Side chains may project from both sides of the sheet.
Describe loops and turns.
Part of secondary structure of proteins.
Connect alpha helices and beta sheets.
Turns are highly ordered structures with 4-5 AAs looped into U shape and stabilised by H bonds.
Loops are unstructured areas.
Describe motifs.
Part of secondary protein structure.
Grouping of elements of regular secondary structure (alpha helices, beta sheets and loops and turns)
Same motif often appears in different proteins with similar functions.
May be combinations of alpha helices and beta sheets, or zinc finger motifs (involved in DNA Or RNA binding).
Eg calcium binding motif = helix-loop-helix
Describe tertiary protein structure.
Involves the interactions between R groups which determines the final 3D conformation of the protein.
May be globular or fibrous.
The tertiary structure of proteins includes domains, which are a molecular unit associated with a particular function.

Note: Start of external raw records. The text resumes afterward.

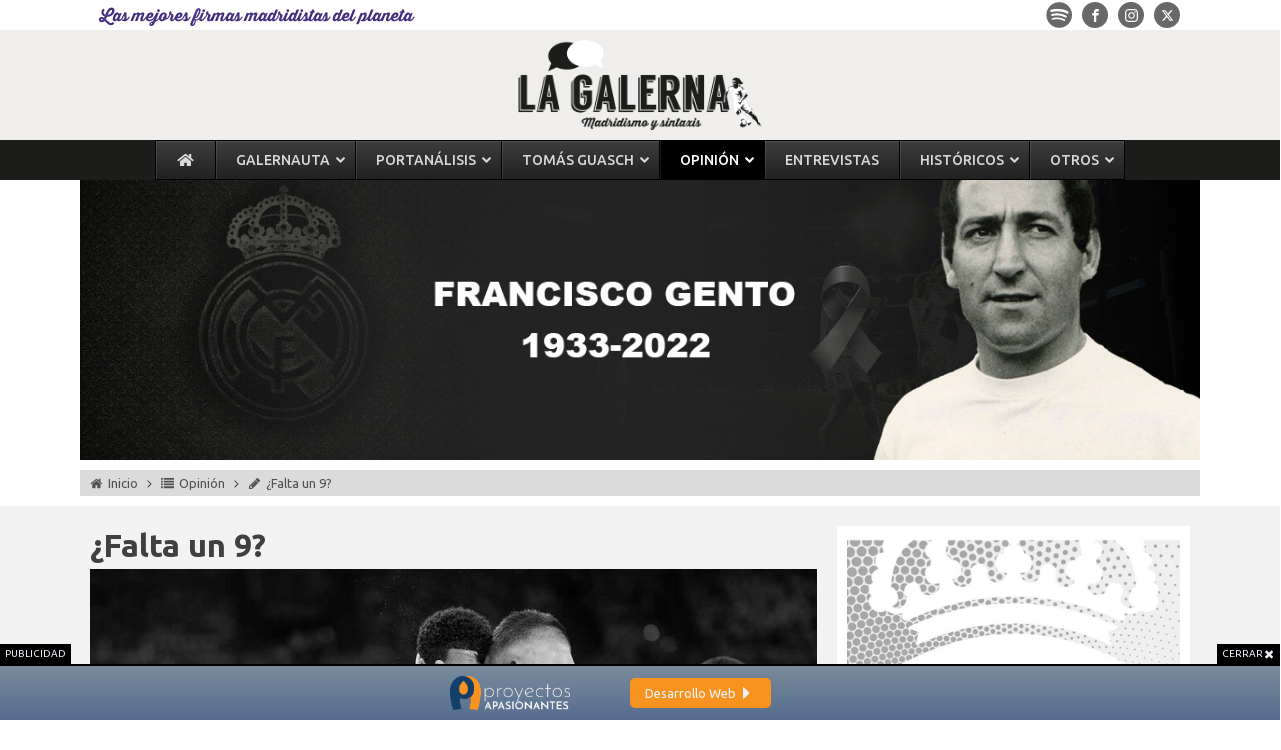

--- FILE ---
content_type: text/html
request_url: https://fcquiz.app/es/embed/club-league/10000040
body_size: 889
content:
<!DOCTYPE html>
<html lang="en">
  <head>
    <meta charset="utf-8" />

    <link rel="icon" href="/favicon.ico" />
    <meta name="viewport" content="width=device-width, initial-scale=1" />
    <meta name="theme-color" content="#000000" />
    <title>fcquiz | the world's best football quizzes</title>
    <meta name="description" content="Got ball knowledge? Play daily & weekly football quizzes! fcQuiz covers top players, leagues, teams & tournaments — win great prizes!" />
    <link rel="apple-touch-icon" href="/logo192.png" />
    <!--
      manifest.json provides metadata used when your web app is installed on a
      user's mobile device or desktop. See https://developers.google.com/web/fundamentals/web-app-manifest/
    -->
    <link rel="manifest" href="/manifest.json" />

    <link rel="preconnect" href="https://use.typekit.net" />
    <link rel="stylesheet" href="https://use.typekit.net/wge1syb.css" />
    <meta name="apple-itunes-app" content="app-id=1605610822" />
    <script type="module" crossorigin src="/assets/index-COIHze2H.js"></script>
    <link rel="stylesheet" crossorigin href="/assets/index-sssCWTG1.css">
  </head>
  <body>
    <noscript>You need to enable JavaScript to run this app.</noscript>
    <div id="root"></div>
    <!--
      This HTML file is a template.
      If you open it directly in the browser, you will see an empty page.

      You can add webfonts, meta tags, or analytics to this file.
      The build step will place the bundled scripts into the <body> tag.

      To begin the development, run `npm start` or `yarn start`.
      To create a production bundle, use `npm run build` or `yarn build`.
    -->
    <script
      async
      defer
      data-ignore-pages="/embed/*,/embed/*,/no/embed/*,/en/embed/*,/es/embed/*,/de/embed/*,/fr/embed/*,/it/embed/*,/ar/embed/*,/pt/embed/*, /ja/embed/*, /sv/embed/*, /da/embed/*"
      src="https://scripts.simpleanalyticscdn.com/latest.js"
    ></script>
    <noscript>
      <img
        src="https://queue.simpleanalyticscdn.com/noscript.gif"
        alt=""
        referrerpolicy="no-referrer-when-downgrade"
      />
    </noscript>
  </body>
</html>

--- FILE ---
content_type: text/html; charset=utf-8
request_url: https://www.google.com/recaptcha/api2/aframe
body_size: 258
content:
<!DOCTYPE HTML><html><head><meta http-equiv="content-type" content="text/html; charset=UTF-8"></head><body><script nonce="pFFoNV-FHty2mwhZXF173A">/** Anti-fraud and anti-abuse applications only. See google.com/recaptcha */ try{var clients={'sodar':'https://pagead2.googlesyndication.com/pagead/sodar?'};window.addEventListener("message",function(a){try{if(a.source===window.parent){var b=JSON.parse(a.data);var c=clients[b['id']];if(c){var d=document.createElement('img');d.src=c+b['params']+'&rc='+(localStorage.getItem("rc::a")?sessionStorage.getItem("rc::b"):"");window.document.body.appendChild(d);sessionStorage.setItem("rc::e",parseInt(sessionStorage.getItem("rc::e")||0)+1);localStorage.setItem("rc::h",'1764117446765');}}}catch(b){}});window.parent.postMessage("_grecaptcha_ready", "*");}catch(b){}</script></body></html>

Domains are usually 40-350aa
Describe the degradation of misfolded proteins.
If incorrect protein folding cannot be corrected by chaperone proteins, the protein will be degraded via the ubiquitin-proteosome pathway.
- Ubiquitin is conjugated to proteins that are destined for degradation. A chain of 5 Ub molecules is sufficient for the complex to be recognised by the proteosome.
- The tagged protein binds to the cap of the proteosome.
- The protein becomes linearised, and moves through the central cylinder where it is digested into peptides.
- These peptides are further broken down into AAs in the cytoplasm, where they can be used in the synthesis of new proteins.